** EXTRACTED RECORDS follows **
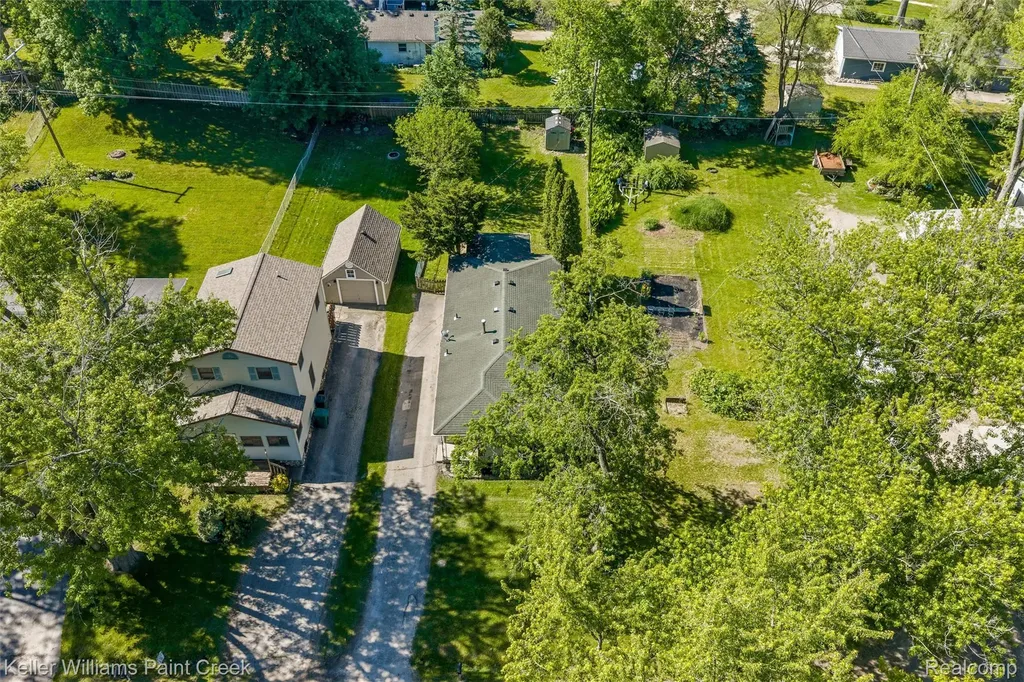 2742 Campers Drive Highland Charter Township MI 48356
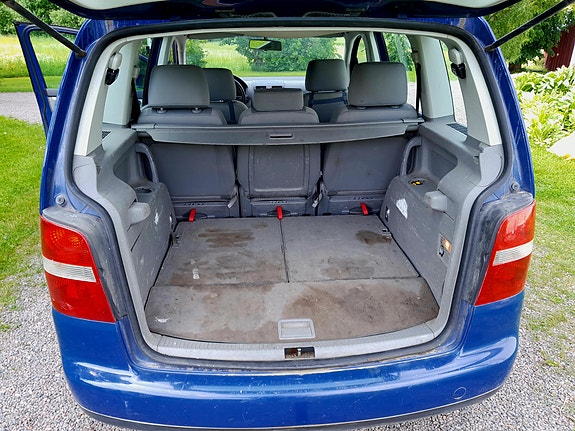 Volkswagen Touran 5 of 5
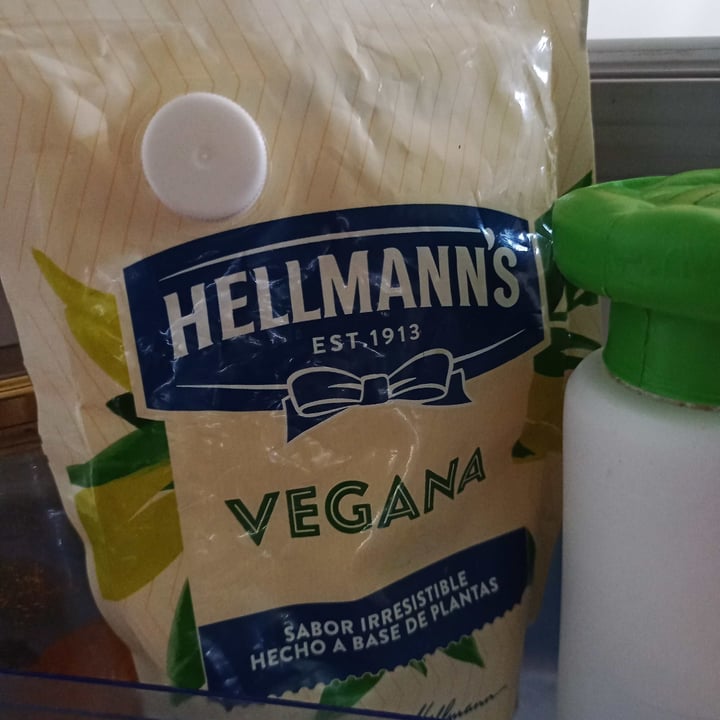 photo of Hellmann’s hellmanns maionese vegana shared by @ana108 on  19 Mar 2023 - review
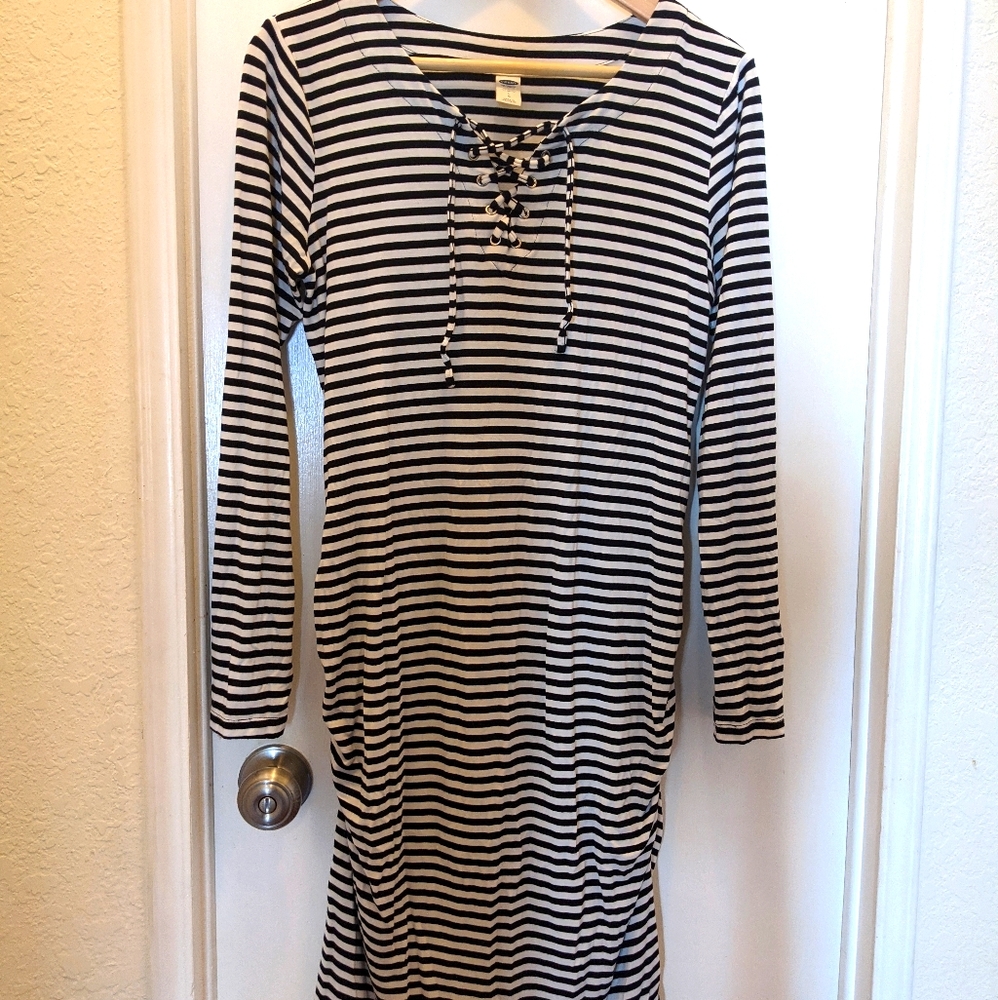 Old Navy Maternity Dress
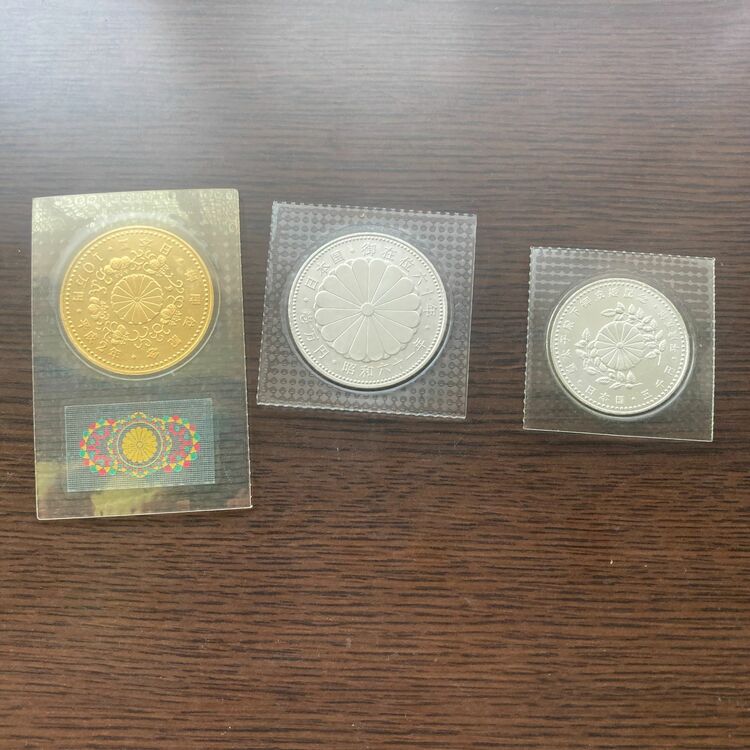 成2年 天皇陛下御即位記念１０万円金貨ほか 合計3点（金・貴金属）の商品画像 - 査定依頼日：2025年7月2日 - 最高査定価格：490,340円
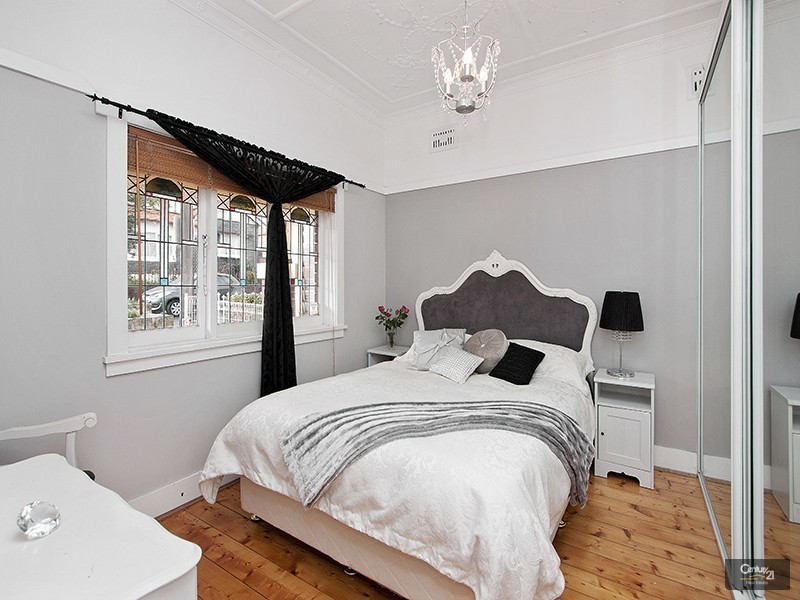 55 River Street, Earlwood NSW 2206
** End of EXTRACTED RECORDS **
JOB ITEM.
Quote every one of the items above word for word, leaving out the pictures.

RESULT OF THE EXERCISE.
 2742 Campers Drive Highland Charter Township MI 48356
 Volkswagen Touran 5 of 5
 photo of Hellmann’s hellmanns maionese vegana shared by @ana108 on  19 Mar 2023 - review
 Old Navy Maternity Dress
 成2年 天皇陛下御即位記念１０万円金貨ほか 合計3点（金・貴金属）の商品画像 - 査定依頼日：2025年7月2日 - 最高査定価格：490,340円
 55 River Street, Earlwood NSW 2206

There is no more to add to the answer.